Unterwegs

Öko-Umerziehung

Ich will beim Reisen nicht umerzogen werden – besonders nicht durch Pseudo-Öko-Aufrufe.

Zu Beginn dieses Jahres war ich, berufsbedingt, in Schweden. Mit einer Gruppe von Brüssel-Korrespondenten aus aller Herren und Damen Länder war ich in zwei Hotels in Stockholm und Kiruna untergebracht. Beide Herbergen gehörten zum gehobenen internationalen Standard, alles war nigelnagelneu, aber eines fiel mir unangenehm auf: Auf Schritt und Tritt wurde man als Gast mehr oder weniger (meistens mehr) penetrant zu umweltschonendem Verhalten aufgefordert. Verstehen Sie mich nicht falsch: Die Ökologie ist mir seit frühen Kindheitstagen ein großes Anliegen, ich versuche, im Rahmen des mir Möglichen so ressourcenschonend und klimafreundlich wie möglich zu handeln. Aber wenn mir von einer globalisierten Hotelkette der Verzicht auf frische Handtücher leicht passiv-aggressiv als Beitrag zur Errettung des Erdballs vor der Überhitzung verkauft wird, fühle ich mich nicht ernst genommen.

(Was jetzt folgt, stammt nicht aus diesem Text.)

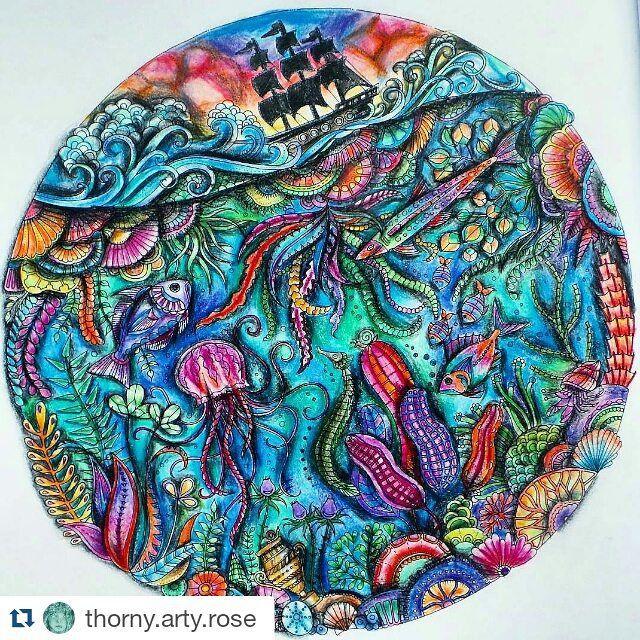 Instagram media desenhoscolorir - Que pintura incrível! By  @thorny.arty.rose ・・#oceanoperdido #johannabasford #lostocean #colouringbook #adultcolouring #adultcoloringbook  #colouringpencils #secretgarden #enchantedforest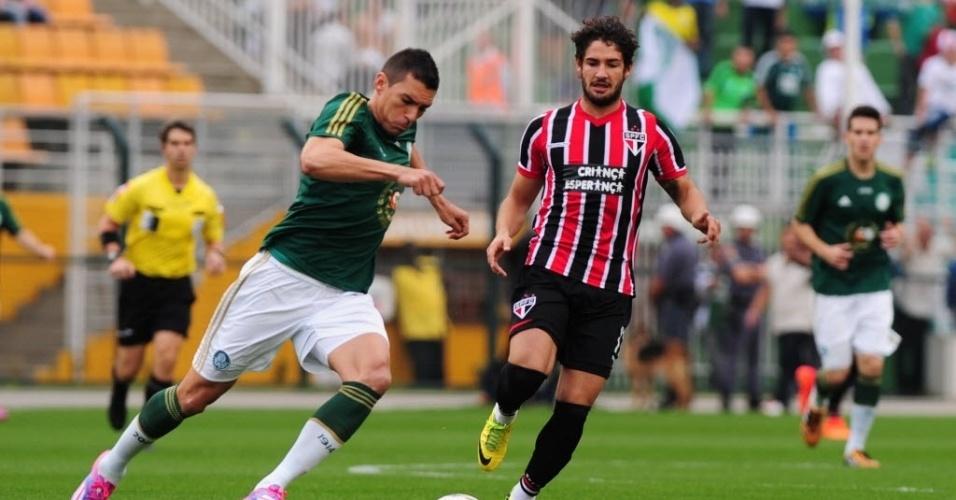 Lúcio faz jogada para o Palmeiras observado por Pato no clássico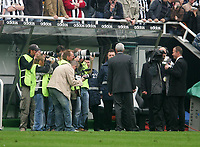 Photo: Andrew Unwin.<br /> Newcastle United v Chelsea. The Barclays Premiership. 07/05/2006.<br /> Newcastle's Alan Shearer (R) receives an award, and the attention of the assembled media.
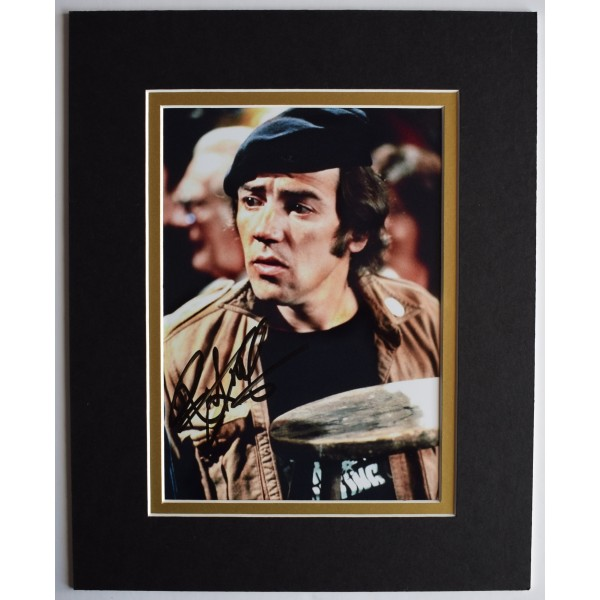 Robert Lindsay Signed Autograph 10x8 photo display Citizen Smith TV AFTAL COA Perfect Gift Memorabilia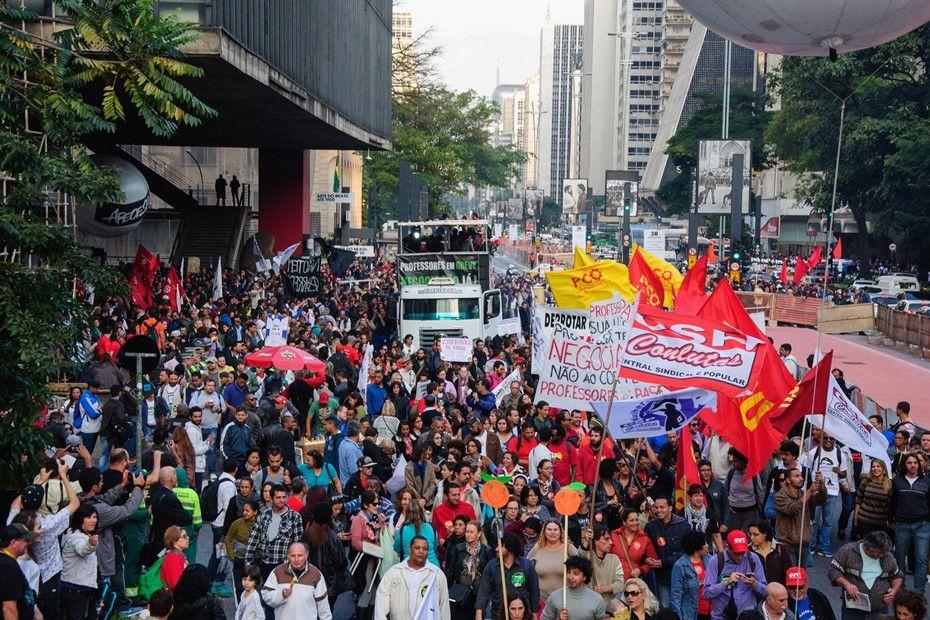 Professores caminharam para Tribunal de Justiça do Estado de São Paulo / Peter Leone/futura Press/Futura Press/Folhapress/Arquivo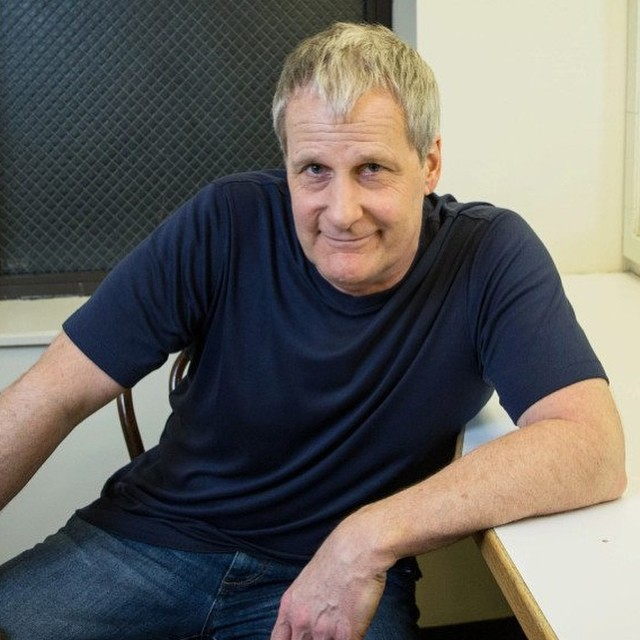 Jeff Daniels body measurements
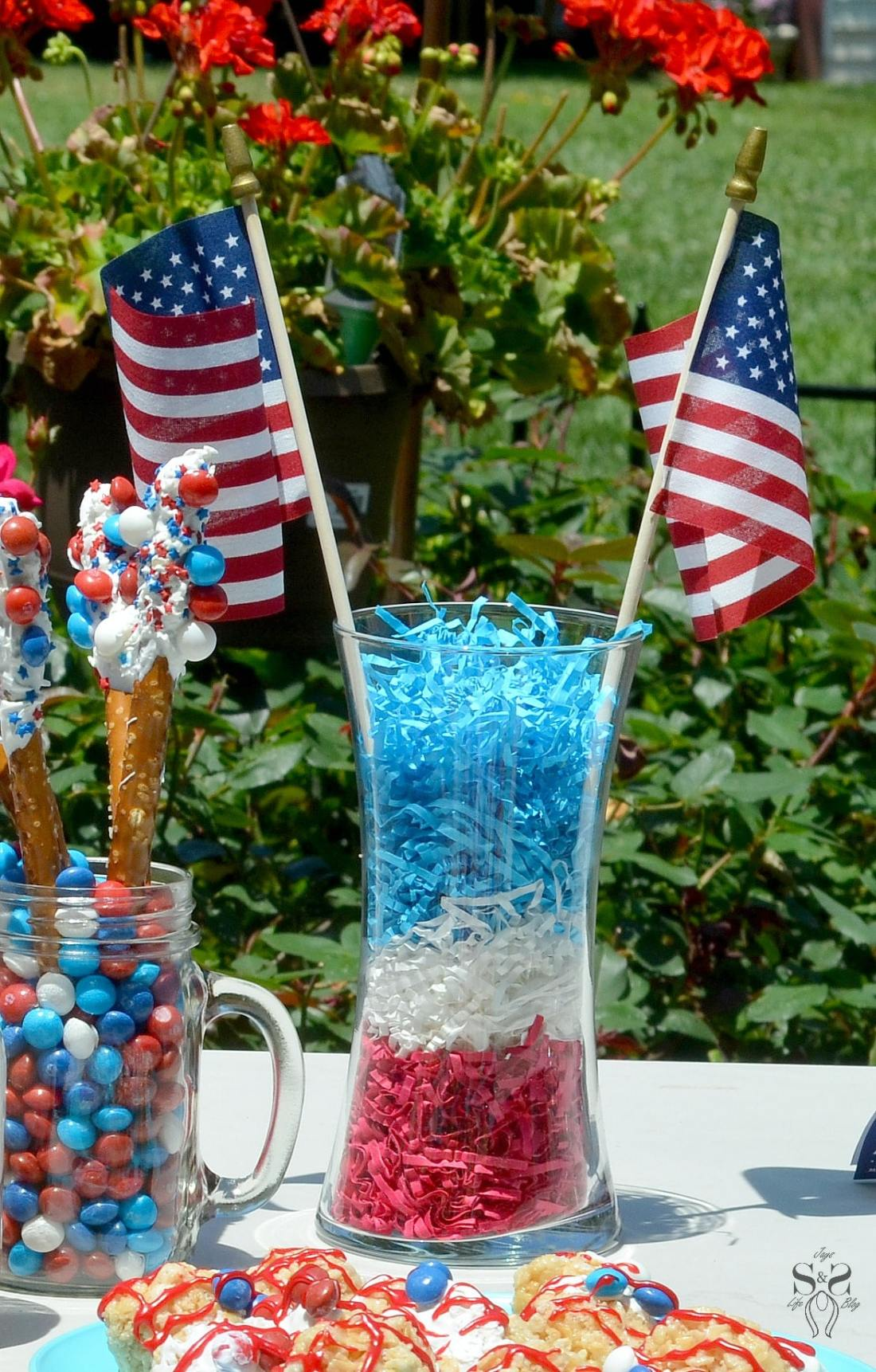 Skittles 4th of July Ideas table 9
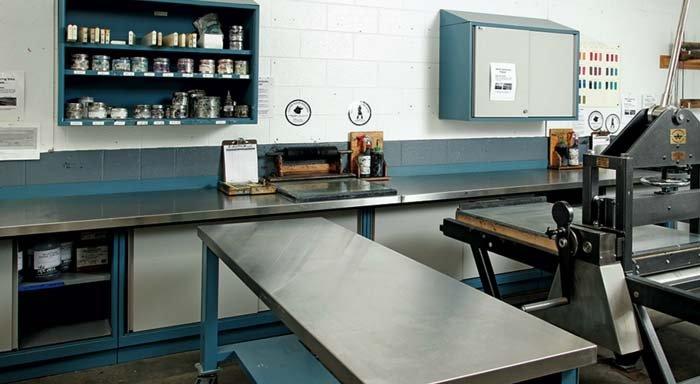laboratorio con banchi da lavoro e scaffali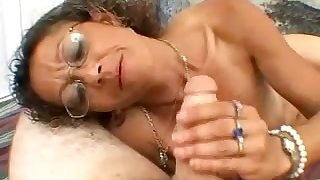 Nerdy crinkly amateur whore is so into jerking off stiff dick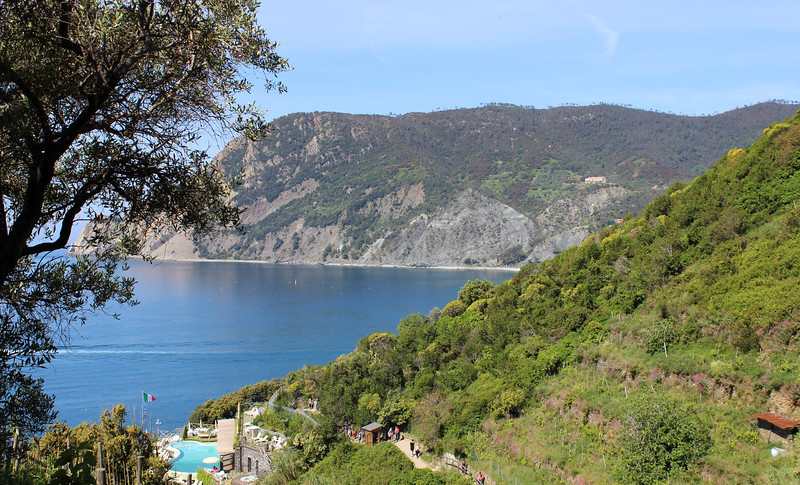 Italy-Cinque-Terre-Hiking-Blue-Path-Trail-08.JPG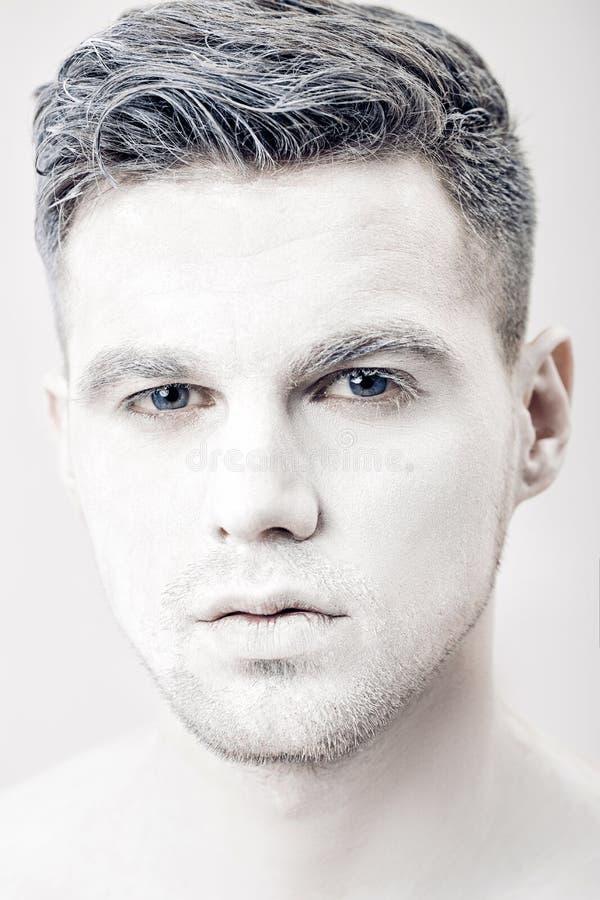 Retrato del hombre joven con la pintura blanca de la cara Maquillaje profesional de la moda Maquillaje del arte de la fantasía foto de archivo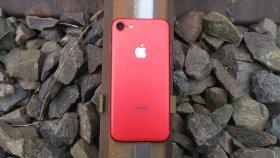 Kırmızı iPhone 7 Üzerinden Tren Geçerse
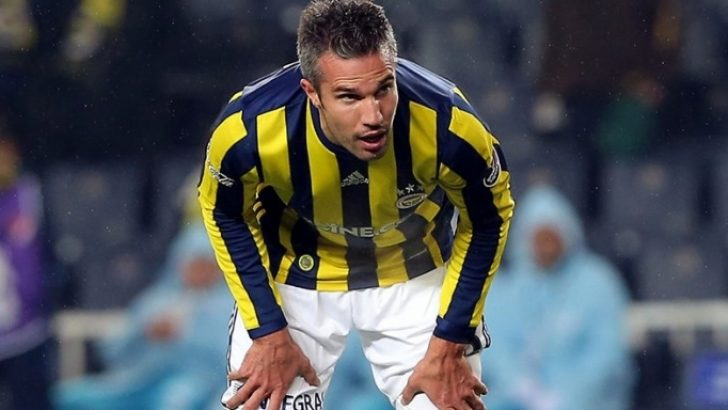 Fenerbahçe'de Robin van Persie yine sakatlandı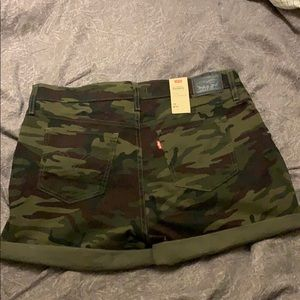 Levi's Mid-Length Military print shorts *NWT*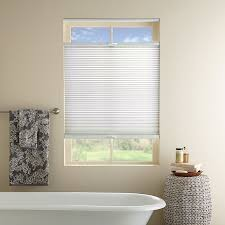 ideas for bathroom window treatments 4 things to look for when buying bathroom window coverings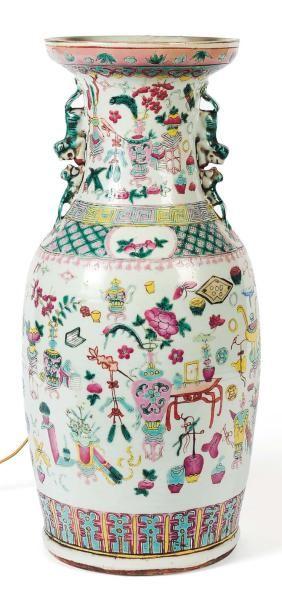Vase en porcelaine polychrome monté en lampe....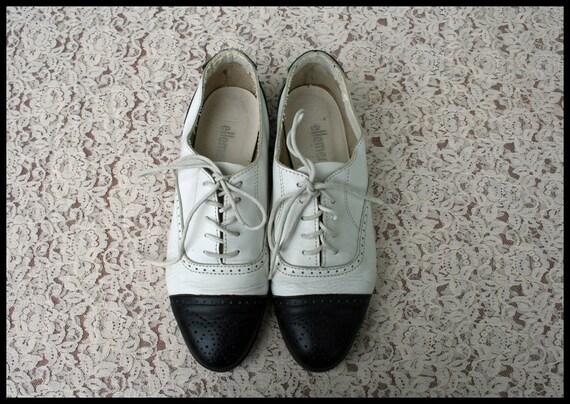Size 7.5 Vtg 80's Black White Oxford Flats 8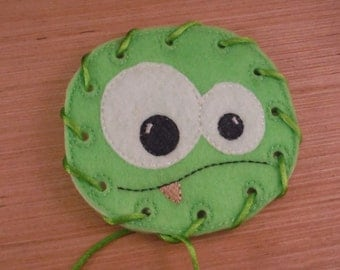 Small Monster Lacing card - Great quiet time activity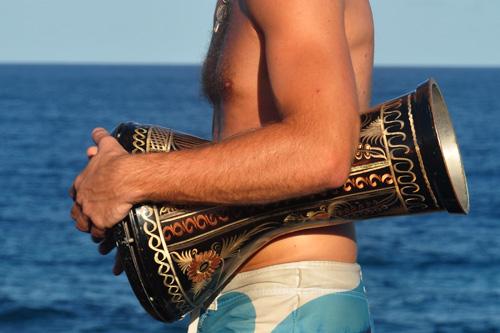 Kauai-Whale-Drummer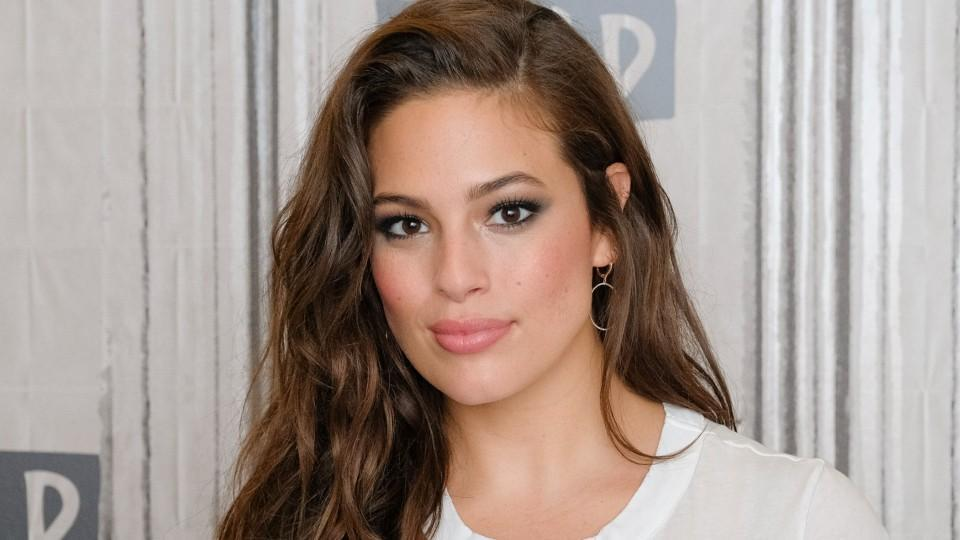 ashley graham hd wallpapers of high quality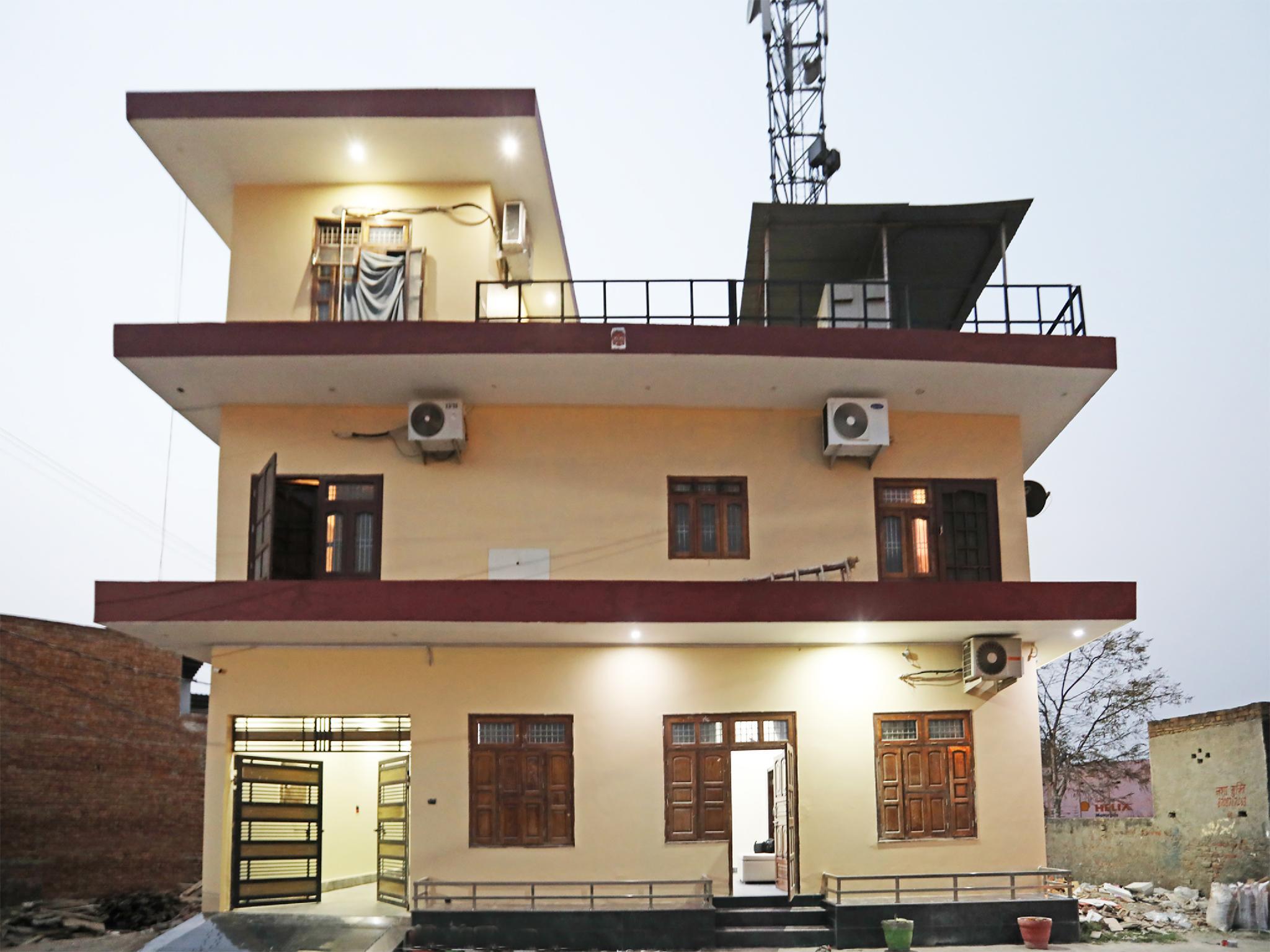 OYO 27710 Signature Villa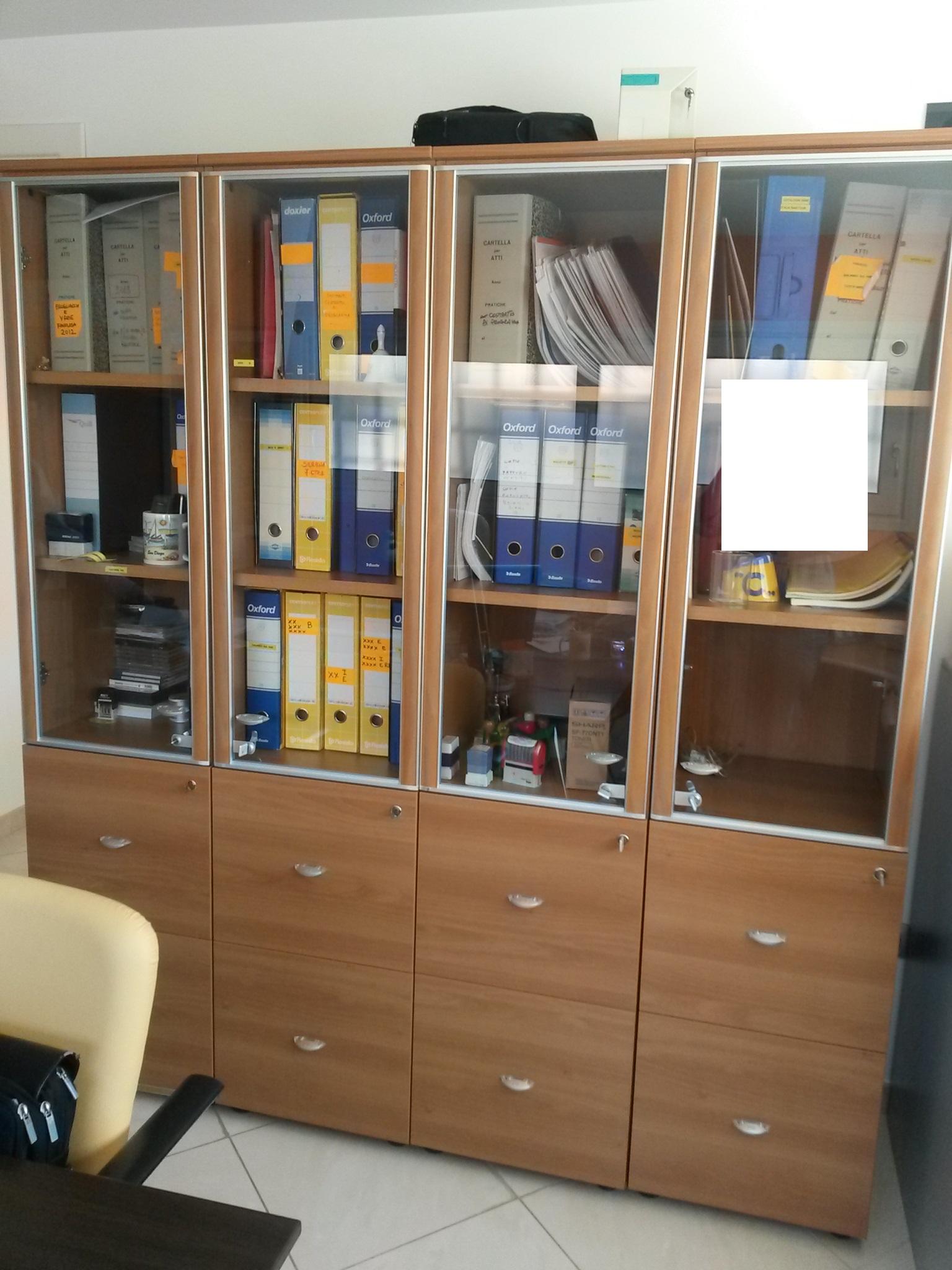 Libreria Chiusa Con Ante In Vetro.Mobile Tipo Libreria Con Otto Cassetti Tipo Fascicolatore E Quattro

Natürlich verzichte ich seit jeher darauf, bei kurzen Aufenthalten täglich ein neues Handtuch zu verlangen, solang das alte halbwegs sauber ist. Wozu auch? Aber wenn ich im Halbdunkel eines Hotelzimmers nach meinen Siebensachen suchen muss, weil das Management der Meinung ist, dass eine Sparlampe reicht (so geschehen vor einem Jahrzehnt schon in Kopenhagen), und das mit dem Klimaschutz begründet, steigt in mir der Argwohn auf: Meinen die das ernst, oder wollen die nur Betriebskosten sparen und mir das als Ökogeste verkaufen?

Ich möchte auf Reisen nicht umerzogen werden – vor allem nicht, wenn die angebliche grüne „Corporate Social Responsibility“ allzu sehr nach billiger PR riecht.